A dire vrai je voudrais qu'elle meure, mais, même si elle ne dit pas son nom, cette inconnue n'en démord jamais et n'en meurt d'autant. Elle ne peut pas mourir, et surtout pas de faim : elle ne peut se nourrir que de celle de ses compagnons, qu'elle choisit au seul gré du hasard programmé. J'ai beau vouloir la laisser sur le carreau, c'est toujours elle qui me maintient... en vie. Elle mord dans ma vie, elle me meurt à petits feux. Qui s'en souviendra ?
 

          Il y a bien une mort après la vie. J'en suis la preuve "vivante". Et un jour, je la tuerai de mes propres mains sales. Pour pouvoir vivre enfin. Vivre et être immortel, éternel comme cet enfant qui rêvait d'explorer le monde des vivants, à quinze ans, et de n'en faire jamais le tour que dans sa tête.

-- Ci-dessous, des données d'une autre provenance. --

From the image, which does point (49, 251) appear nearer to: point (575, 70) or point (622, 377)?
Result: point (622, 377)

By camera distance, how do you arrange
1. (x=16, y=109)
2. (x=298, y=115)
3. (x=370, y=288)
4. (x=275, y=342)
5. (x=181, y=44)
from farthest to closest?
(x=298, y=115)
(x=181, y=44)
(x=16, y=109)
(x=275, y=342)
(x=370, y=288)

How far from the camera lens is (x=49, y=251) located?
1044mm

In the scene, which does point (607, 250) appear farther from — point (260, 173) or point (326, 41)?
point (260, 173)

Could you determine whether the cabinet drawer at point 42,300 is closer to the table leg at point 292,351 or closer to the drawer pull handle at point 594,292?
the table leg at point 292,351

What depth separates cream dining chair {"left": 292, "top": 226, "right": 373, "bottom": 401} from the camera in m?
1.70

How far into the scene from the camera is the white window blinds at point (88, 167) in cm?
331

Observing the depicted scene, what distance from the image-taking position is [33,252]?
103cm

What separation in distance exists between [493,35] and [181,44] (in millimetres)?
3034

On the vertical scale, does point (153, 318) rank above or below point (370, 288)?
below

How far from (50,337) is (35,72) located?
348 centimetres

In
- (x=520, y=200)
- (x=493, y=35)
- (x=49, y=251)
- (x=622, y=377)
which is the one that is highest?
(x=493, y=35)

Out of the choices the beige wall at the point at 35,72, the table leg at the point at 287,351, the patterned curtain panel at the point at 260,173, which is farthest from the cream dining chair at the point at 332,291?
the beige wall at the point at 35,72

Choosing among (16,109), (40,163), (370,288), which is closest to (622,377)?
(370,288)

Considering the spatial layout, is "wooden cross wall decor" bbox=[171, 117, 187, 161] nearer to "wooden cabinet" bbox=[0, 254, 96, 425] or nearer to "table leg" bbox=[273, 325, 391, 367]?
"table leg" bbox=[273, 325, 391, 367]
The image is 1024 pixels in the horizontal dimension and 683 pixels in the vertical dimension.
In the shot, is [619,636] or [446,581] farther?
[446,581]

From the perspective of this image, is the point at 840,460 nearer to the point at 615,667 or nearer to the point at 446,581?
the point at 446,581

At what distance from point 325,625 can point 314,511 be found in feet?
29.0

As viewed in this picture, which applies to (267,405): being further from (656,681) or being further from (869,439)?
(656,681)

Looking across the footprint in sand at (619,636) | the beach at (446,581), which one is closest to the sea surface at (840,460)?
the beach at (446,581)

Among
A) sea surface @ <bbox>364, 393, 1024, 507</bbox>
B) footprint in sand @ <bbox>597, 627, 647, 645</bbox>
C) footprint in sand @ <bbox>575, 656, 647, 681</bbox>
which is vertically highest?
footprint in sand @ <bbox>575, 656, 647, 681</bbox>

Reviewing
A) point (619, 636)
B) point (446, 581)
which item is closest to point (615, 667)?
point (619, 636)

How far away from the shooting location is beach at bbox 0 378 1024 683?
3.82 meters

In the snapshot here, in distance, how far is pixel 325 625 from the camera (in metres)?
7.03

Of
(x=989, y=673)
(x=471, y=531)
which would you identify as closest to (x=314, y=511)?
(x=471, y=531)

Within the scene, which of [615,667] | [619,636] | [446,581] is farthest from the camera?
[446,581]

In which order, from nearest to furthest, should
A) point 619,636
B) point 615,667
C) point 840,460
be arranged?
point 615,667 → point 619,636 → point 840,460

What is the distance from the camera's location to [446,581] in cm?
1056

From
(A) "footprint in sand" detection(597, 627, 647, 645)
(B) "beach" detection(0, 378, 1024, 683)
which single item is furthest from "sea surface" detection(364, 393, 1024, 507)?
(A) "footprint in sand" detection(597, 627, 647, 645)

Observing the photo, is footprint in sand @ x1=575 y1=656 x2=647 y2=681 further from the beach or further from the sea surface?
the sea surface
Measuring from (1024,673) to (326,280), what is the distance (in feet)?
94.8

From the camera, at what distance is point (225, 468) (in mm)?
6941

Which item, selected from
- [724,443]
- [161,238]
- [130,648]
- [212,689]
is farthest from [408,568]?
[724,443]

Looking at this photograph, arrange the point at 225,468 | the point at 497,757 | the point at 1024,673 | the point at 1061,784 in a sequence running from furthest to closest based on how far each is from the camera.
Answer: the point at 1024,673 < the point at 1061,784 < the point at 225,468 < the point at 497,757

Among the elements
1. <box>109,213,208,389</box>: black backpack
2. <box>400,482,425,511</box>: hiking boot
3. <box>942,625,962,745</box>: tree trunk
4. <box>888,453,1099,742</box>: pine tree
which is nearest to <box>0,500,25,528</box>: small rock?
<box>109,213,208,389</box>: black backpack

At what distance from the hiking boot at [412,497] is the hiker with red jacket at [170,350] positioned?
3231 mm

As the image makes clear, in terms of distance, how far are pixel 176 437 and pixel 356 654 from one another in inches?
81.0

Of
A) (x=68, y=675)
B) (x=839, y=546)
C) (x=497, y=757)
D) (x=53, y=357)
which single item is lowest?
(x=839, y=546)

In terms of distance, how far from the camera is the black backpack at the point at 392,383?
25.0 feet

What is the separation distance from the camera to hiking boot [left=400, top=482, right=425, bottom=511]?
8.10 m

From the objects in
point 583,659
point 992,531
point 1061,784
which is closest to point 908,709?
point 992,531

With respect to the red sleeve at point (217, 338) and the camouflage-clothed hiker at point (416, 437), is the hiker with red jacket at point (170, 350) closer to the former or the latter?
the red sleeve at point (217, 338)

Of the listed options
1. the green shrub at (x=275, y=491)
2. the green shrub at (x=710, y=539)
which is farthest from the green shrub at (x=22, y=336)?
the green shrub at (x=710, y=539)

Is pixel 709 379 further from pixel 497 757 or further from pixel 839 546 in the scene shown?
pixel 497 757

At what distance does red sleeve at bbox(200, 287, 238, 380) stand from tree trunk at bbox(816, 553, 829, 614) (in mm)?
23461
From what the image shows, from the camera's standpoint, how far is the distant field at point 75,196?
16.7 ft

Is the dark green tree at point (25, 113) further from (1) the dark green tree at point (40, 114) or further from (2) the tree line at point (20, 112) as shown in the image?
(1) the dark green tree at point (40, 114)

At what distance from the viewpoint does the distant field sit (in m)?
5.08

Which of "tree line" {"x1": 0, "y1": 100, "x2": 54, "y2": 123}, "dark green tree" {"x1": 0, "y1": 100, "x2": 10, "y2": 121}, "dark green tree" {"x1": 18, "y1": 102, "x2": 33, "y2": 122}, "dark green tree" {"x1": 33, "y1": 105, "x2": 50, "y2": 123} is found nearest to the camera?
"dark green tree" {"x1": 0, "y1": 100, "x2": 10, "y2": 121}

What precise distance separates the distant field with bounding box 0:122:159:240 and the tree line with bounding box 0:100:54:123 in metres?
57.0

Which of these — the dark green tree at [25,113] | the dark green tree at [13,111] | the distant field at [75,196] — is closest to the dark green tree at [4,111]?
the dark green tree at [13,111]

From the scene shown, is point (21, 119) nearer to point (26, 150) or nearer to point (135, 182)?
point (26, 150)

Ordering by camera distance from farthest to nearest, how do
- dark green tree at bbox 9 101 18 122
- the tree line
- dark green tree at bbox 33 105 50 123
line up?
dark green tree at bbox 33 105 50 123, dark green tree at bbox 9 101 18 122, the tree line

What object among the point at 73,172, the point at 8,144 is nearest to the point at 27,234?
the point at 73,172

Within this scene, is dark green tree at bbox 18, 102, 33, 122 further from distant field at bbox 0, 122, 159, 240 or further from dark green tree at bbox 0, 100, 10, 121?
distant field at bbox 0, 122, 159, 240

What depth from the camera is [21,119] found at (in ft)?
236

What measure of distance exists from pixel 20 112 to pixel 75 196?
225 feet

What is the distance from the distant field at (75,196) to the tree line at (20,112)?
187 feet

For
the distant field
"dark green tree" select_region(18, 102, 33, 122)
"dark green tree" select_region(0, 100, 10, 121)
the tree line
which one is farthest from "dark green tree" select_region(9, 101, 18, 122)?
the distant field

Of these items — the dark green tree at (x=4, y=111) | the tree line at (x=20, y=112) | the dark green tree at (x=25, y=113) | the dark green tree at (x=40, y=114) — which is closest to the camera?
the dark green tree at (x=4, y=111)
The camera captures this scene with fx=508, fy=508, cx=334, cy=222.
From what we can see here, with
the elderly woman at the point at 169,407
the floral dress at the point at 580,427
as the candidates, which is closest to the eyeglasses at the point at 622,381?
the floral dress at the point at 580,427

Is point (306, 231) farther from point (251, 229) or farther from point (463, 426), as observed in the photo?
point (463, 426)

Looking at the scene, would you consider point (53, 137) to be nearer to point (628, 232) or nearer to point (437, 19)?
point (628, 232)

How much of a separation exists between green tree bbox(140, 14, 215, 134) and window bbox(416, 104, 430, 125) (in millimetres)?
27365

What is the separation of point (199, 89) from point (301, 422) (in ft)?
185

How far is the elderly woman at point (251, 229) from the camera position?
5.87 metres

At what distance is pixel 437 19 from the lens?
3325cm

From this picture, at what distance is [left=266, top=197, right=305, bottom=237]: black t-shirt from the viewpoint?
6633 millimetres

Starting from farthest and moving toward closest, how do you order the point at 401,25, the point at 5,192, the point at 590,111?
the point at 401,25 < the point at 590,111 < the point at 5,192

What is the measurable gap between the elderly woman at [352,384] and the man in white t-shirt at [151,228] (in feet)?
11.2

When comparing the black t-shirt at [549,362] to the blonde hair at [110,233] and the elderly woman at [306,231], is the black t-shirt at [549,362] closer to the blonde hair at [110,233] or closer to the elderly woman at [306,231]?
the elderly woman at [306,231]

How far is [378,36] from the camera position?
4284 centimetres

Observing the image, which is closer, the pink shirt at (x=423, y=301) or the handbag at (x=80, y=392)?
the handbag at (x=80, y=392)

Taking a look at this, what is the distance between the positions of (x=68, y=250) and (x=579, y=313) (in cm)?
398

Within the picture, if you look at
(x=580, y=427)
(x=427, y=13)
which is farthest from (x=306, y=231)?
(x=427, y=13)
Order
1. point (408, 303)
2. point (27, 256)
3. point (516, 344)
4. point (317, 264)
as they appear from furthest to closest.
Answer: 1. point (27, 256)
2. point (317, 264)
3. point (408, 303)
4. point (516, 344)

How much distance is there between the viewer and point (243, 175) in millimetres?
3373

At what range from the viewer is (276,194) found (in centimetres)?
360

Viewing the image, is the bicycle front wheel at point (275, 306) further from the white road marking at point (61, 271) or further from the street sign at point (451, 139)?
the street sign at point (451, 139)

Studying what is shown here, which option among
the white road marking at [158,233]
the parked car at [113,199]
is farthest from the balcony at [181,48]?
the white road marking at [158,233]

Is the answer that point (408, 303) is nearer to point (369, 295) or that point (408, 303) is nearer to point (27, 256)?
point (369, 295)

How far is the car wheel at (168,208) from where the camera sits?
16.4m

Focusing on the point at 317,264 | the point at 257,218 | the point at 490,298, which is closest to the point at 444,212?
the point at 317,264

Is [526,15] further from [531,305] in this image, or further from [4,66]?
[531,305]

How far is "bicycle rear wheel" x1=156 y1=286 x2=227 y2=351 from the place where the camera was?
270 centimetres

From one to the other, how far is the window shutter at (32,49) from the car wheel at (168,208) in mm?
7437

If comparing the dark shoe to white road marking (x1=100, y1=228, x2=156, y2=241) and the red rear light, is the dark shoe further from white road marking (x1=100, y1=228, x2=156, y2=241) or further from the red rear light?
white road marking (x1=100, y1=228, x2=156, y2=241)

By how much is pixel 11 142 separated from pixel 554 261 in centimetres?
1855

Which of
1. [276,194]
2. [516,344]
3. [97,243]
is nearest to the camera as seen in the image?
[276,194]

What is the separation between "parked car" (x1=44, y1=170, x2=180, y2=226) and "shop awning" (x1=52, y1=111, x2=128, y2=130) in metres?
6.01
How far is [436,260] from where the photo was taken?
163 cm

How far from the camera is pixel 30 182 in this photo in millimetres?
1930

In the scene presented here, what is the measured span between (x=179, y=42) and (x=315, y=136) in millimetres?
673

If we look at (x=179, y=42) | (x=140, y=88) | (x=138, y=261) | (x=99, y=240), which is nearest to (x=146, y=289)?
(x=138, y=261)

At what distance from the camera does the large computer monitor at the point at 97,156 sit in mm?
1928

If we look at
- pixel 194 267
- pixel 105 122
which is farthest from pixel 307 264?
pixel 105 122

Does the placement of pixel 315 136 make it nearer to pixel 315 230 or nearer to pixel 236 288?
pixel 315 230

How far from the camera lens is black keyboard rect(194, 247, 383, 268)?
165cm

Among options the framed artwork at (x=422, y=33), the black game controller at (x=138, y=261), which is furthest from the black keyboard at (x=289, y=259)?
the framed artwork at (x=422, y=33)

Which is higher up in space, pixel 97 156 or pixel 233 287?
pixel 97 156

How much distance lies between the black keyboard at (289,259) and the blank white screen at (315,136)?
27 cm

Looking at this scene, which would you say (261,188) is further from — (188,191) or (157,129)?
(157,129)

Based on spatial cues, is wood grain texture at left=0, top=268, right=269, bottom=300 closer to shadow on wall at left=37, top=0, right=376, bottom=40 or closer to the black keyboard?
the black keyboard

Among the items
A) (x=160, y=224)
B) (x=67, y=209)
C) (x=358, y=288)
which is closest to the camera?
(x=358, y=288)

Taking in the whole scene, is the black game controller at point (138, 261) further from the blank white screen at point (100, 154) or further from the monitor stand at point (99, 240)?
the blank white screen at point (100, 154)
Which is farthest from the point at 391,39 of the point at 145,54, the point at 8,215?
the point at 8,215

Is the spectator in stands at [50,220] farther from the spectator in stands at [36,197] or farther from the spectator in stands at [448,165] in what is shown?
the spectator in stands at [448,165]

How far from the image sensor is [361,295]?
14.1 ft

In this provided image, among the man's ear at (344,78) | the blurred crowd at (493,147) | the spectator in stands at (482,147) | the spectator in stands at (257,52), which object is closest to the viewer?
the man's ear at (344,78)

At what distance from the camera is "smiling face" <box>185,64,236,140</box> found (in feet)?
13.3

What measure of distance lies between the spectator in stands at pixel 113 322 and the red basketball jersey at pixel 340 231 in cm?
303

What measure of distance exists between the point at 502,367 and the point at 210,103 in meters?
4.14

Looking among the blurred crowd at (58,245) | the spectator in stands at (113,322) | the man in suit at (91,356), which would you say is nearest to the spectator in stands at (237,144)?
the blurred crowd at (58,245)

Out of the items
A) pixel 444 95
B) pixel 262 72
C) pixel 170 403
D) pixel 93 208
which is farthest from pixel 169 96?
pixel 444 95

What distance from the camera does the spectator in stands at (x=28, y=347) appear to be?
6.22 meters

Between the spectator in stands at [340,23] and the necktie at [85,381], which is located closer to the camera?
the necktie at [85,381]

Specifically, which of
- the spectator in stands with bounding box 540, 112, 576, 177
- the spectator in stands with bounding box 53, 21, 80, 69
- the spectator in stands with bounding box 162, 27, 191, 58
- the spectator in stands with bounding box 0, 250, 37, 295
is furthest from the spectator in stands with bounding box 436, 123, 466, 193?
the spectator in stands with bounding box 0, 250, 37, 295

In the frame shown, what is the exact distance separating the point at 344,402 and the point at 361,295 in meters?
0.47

La vie m'a tué, et la mort ne m'a toujours pas dit son dernier mot. Pas plus que son nom. Mais pour moi elle n'est plus une inconnue, je sais qui elle est, où elle demeure et où sera la mienne, qui ne sera pas la dernière : je la tuerai de m'avoir empêché de mourir comme tout le monde. Ce sera sa dernière demeure, et ma dernière volonté. Puis, à nouveau j'aurai quinze ans, et je renaîtrai. Dussé-je en mourir.